Three haplotypes (Hap1-3) were constructed based on 20 SNPs within this block (Fig. 6c, Supplementary Table 7) after filtering the low-frequency haplotypes (i.e., those present in only one accession). Accessions carrying Hap3 showed significantly earlier flowering times compared to Hap1 and Hap2 accessions (Fig. 6d). Notably, 75.9% of Clr3 accessions, primarily from Florida (USA) and Brazil, carried the Hap3 allele (Fig. 6e), indicating the selection for early flowering in low-latitude environments.

Median-joint network analysis revealed that Hap3 is genetically distinct from other haplotypes (Fig. 6f), showing 95.0% altered SNPs compared to Hap1 and 100.0% compared to Hap2 (Fig. 6c). To facilitate early-flowering germplasm selection, a method using Kompetitive Allele-Specific PCR (KASP) markers was developed based on these 20 SNPs (Supplementary Table 8). Additionally, analysis of wild peach (Prunus kansuensis) accessions confirmed that Hap3 follows a different evolutionary trajectory than haplotypes found in cultivated peach varieties (Supplementary Fig. 7). Collectively, these findings suggest that Hap3 independently evolved to confer advantages in early flowering under low-latitude conditions, offering valuable insights for breeding programs aimed at enhancing peach adaptability across diverse environments.

Discussion

Genomics-assisted breeding approaches have significantly enhanced breeding efficiency for major crops⁶⁵ and have recently been applied to fruit crops such as apple⁶, pear⁷, and grapevine¹⁰. For peach, the IPSC peach 9 K SNP array and an updated 18 K SNP array have been used to genotype diverse accessions and identify genetic loci associated with agronomically important traits^{13,15,19,42,66}. However, the resolution power of association studies in peaches has been constrained by the narrow genetic basis resulting from intensive inbreeding relatively low genotyping efficiency. To address this limitation, we developed the PeachSNP170K array using genomic data from a broad spectrum of peach accessions across various geographic regions. This enhanced tool optimizes peach germplasm genotyping, allowing for improved genetic analysis and trait discovery.

Genetic relatedness plays a critical role in peach germplasm breeding²⁸. Our study significantly advances the understanding of genetic relatedness in peach germplasm by employing high-resolution SNP-based kinship analysis using the PeachSNP170K array to genotype 489 peach accessions. Previous research broadly examined peach population structure to trace genomic evolution during domestication and improvement^23,26,31,54. However, efforts to understand genetic relatedness for QTL mapping have been limited to small-scale studies—one based on pedigrees from seven connected families⁶⁷, and another using 215 biallelic markers³⁴. Our comprehensive analysis has revealed complex kinship relationships, uncovering previously unrecognized connections, including genetic links between landraces assumed to be unrelated and clarifying the relatedness of descendants from the same progenitor but spread across different breeding programs.

SNP-based kinship analysis provides a genome-wide perspective on genetic relationships and serves as a complementary tool to pedigree data rather than a direct substitute. While our findings demonstrate the utility of SNP-based kinship analysis in assessing genetic relationships, we recognize its limitations, such as the potential impact of Mendelian errors (e.g., IBD = 0) on kinship estimates. Since our study focuses on establishing a genetic reference framework rather than reconstructing pedigrees, these considerations were not incorporated into our analysis.

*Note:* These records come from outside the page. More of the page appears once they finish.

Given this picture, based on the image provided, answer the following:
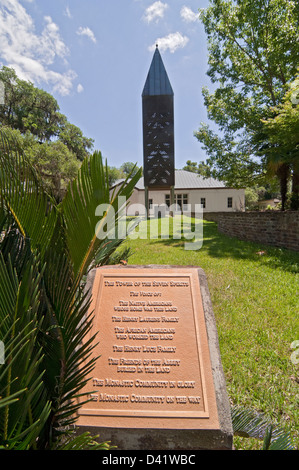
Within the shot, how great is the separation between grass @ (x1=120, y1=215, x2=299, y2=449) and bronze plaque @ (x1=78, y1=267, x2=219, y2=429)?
2.37 feet

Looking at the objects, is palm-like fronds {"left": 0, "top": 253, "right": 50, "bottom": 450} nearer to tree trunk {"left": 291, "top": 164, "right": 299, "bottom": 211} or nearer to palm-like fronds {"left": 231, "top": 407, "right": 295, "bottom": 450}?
palm-like fronds {"left": 231, "top": 407, "right": 295, "bottom": 450}

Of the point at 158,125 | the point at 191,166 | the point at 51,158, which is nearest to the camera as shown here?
the point at 158,125

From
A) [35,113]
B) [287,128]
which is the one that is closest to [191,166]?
[35,113]

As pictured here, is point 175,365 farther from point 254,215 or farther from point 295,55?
point 295,55

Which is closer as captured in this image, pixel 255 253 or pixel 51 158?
pixel 255 253

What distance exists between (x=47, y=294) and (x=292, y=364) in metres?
2.59

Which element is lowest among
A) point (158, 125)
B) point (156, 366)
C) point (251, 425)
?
point (251, 425)

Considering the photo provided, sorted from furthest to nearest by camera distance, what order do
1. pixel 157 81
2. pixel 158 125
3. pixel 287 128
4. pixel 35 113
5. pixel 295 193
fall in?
pixel 35 113, pixel 158 125, pixel 157 81, pixel 295 193, pixel 287 128

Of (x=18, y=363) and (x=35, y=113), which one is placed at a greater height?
(x=35, y=113)

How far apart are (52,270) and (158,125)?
1571 centimetres

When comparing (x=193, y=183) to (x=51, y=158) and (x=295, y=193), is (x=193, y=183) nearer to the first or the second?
(x=51, y=158)

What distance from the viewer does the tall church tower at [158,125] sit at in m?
15.0

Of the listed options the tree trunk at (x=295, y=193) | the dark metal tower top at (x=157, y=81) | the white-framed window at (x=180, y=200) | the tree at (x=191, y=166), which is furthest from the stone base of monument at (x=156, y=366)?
the tree at (x=191, y=166)

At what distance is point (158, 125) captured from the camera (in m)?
15.2
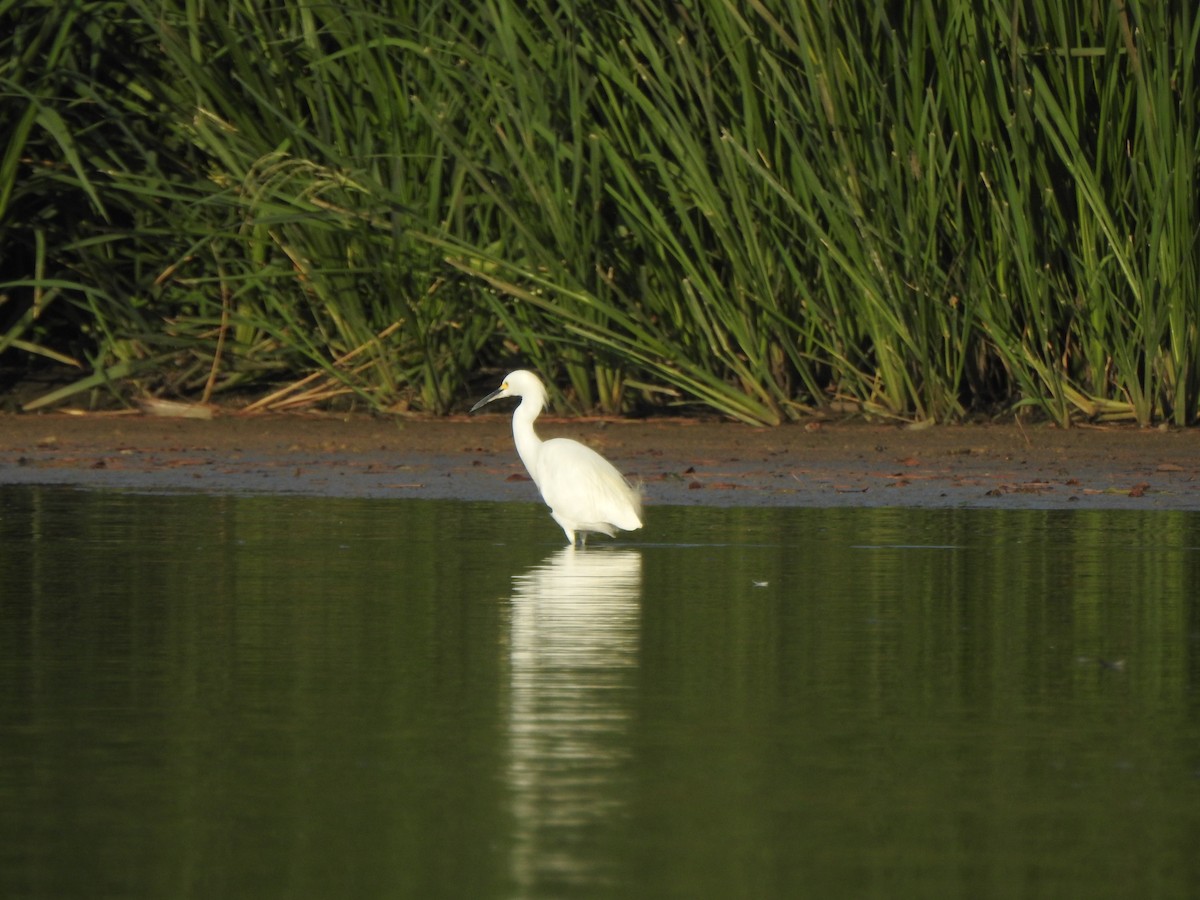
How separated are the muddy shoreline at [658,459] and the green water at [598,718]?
2215mm

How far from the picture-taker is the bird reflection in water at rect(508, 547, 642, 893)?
4367mm

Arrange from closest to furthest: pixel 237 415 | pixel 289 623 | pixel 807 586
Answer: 1. pixel 289 623
2. pixel 807 586
3. pixel 237 415

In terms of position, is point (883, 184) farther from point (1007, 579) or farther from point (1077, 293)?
point (1007, 579)

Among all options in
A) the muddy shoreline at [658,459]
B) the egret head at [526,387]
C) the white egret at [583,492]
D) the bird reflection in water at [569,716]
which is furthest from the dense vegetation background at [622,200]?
the bird reflection in water at [569,716]

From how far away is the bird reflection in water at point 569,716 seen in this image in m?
4.37

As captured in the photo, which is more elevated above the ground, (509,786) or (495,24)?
(495,24)

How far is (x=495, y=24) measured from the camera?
579 inches

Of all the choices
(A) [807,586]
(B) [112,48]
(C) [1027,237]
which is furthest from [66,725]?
(B) [112,48]

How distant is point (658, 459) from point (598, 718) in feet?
25.7

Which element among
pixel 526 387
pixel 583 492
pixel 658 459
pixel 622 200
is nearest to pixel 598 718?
pixel 583 492

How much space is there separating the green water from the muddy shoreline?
2.22 m

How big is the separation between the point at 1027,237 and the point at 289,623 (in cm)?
753

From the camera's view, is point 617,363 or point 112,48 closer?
point 617,363

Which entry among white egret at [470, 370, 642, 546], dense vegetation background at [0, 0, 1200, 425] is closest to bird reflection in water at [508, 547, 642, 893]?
white egret at [470, 370, 642, 546]
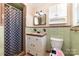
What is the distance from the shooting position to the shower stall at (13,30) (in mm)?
1215

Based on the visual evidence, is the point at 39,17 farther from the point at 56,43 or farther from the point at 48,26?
the point at 56,43

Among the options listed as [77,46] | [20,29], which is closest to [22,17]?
[20,29]

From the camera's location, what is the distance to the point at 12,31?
1274 mm

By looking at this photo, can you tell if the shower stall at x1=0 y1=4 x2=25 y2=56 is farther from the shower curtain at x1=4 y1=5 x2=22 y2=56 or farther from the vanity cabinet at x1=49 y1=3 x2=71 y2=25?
the vanity cabinet at x1=49 y1=3 x2=71 y2=25

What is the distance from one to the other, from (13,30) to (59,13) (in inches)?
20.6

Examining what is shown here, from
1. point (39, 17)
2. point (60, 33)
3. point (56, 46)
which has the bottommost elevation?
point (56, 46)

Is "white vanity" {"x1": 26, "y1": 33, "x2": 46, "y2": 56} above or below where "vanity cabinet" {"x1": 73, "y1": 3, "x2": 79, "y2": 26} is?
below

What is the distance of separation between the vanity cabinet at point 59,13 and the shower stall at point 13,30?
0.99 ft

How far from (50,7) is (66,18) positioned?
0.65ft

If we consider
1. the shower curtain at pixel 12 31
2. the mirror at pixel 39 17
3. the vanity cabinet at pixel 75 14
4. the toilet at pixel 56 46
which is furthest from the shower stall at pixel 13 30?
the vanity cabinet at pixel 75 14

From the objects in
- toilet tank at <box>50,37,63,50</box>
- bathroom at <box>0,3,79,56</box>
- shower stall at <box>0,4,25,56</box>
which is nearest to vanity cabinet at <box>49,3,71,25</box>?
bathroom at <box>0,3,79,56</box>

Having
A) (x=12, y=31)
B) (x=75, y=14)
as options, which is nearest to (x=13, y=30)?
(x=12, y=31)

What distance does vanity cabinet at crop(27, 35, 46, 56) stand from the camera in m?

Our GWAS analysis uncovered the genetic underpinnings of key traits such as fruit acidity and flowering time. For fruit acidity, significant signals were all identified on chromosome 5, where the dominant D allele governs the low-acid phenotype. Several candidate genes for the D gene have been reported, and molecular markers for low-acid peaches, such as CPPCT040, have been developed^{33,44,45,46,47,68}. Additionally, we identified a locus on chromosome 8 associated with citrate content, with a strong candidate gene, PpNHX1, which appears to influence citrate accumulation in peach fruit. This finding aligns with research in Arabidopsis, where two AtNHX genes regulate vacuolar acidity⁶⁹. Haplotype analysis identified five haplotypes within the PpNHX1 genic region, with Hap2 accessions (all Clr6 accessions) showing high citrate contents, suggesting that Hap2 may serve as a valuable marker for breeding programs. This comprehensive genetic analysis establishes a robust framework for future breeding efforts, facilitating the selection of high-citrate peaches more effectively through targeted genetic screening.

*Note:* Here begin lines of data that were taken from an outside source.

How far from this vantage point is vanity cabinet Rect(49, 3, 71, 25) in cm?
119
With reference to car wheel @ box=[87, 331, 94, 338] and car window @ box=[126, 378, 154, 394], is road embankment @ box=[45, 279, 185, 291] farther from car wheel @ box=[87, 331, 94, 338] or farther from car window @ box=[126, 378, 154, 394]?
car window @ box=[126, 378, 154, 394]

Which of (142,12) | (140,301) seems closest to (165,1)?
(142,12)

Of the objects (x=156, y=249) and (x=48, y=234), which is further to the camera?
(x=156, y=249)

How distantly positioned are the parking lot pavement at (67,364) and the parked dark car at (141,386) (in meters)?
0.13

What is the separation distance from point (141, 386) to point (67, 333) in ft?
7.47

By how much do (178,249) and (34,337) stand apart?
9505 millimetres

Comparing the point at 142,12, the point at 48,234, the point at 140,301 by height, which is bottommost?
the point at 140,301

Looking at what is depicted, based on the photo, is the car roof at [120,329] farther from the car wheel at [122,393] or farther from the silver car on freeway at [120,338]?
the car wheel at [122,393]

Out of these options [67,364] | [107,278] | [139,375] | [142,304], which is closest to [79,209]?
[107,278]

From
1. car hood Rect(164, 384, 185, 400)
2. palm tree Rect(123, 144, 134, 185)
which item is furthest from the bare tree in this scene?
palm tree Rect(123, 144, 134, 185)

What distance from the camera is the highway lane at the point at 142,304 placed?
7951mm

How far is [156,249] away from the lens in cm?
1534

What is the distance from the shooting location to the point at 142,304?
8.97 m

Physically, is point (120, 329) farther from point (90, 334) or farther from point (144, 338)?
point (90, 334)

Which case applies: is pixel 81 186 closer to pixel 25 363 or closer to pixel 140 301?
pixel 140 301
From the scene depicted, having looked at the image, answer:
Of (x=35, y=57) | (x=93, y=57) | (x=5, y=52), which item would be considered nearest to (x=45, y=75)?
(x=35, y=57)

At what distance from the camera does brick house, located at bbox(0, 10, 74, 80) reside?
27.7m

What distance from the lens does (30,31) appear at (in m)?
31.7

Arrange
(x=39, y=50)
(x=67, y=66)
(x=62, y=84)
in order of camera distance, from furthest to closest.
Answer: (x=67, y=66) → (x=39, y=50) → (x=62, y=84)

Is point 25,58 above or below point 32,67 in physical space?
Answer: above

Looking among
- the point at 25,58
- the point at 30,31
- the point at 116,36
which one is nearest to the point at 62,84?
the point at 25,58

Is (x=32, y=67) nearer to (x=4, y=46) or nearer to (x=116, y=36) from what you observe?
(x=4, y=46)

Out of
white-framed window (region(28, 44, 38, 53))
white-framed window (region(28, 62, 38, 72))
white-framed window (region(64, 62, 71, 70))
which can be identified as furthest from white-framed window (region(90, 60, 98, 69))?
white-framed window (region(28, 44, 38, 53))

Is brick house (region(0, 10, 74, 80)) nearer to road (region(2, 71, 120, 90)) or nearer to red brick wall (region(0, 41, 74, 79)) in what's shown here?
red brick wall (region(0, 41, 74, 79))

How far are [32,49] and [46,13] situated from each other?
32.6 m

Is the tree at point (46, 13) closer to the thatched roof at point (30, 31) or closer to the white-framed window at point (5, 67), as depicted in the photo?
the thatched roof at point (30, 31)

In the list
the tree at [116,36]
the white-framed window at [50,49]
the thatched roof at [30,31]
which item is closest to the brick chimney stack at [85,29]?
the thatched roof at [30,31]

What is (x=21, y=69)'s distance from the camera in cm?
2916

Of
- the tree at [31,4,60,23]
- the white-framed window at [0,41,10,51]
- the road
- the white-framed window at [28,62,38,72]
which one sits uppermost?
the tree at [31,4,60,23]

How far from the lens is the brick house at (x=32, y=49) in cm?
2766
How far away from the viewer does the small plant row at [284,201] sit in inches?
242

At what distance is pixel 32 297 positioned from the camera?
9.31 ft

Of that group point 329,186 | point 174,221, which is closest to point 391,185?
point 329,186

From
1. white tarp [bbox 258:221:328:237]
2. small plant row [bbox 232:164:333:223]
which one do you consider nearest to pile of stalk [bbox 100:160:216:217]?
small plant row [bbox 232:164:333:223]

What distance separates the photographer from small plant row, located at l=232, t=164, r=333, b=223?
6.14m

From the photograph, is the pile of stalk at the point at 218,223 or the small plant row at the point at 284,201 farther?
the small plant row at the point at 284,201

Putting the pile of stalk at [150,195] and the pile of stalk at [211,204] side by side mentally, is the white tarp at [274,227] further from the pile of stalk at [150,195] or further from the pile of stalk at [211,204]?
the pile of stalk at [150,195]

The integration of selective sweep analysis provides additional insights into the evolutionary and breeding relevance of key loci associated with fruit acidity. Divergent selection between Clr1 (low-citrate content) and Clr6 (high-citrate content) accessions likely reflects artificial selection preferences for citrate accumulation. These findings complement the GWAS results, reinforcing the role of PpNHX1 as a key determinant of fruit acidity and offering valuable insights for marker-assisted selection strategies targeting this trait.

A major locus on chromosome 1 associated with flowering time was also identified. Candidate genes at this locus included Pp.LH.01G06402 and Pp.LH.01G06403, encoding MED and CRY proteins, respectively. This locus was in close proximity to the well-established flowering time locus Evergrowing (EVG), which contains six DAM genes⁵⁰. These genes are located within the genomic region Chr1: 46,205,972-46,264,046 bp, approximately 100 kb away from the major loci identified in our study. Flowering time regulation is complex, involving autonomous, photoperiod, vernalization, and gibberellin pathways⁷⁰. In woody plants, it is also linked to bud dormancy and chilling requirements^71,72. While DAM genes are associated with bud dormancy^51,53,73, the CRY gene likely plays a critical role in thermosensory flowering, as its homolog mediates this pathway in Arabidopsis thaliana⁷⁴.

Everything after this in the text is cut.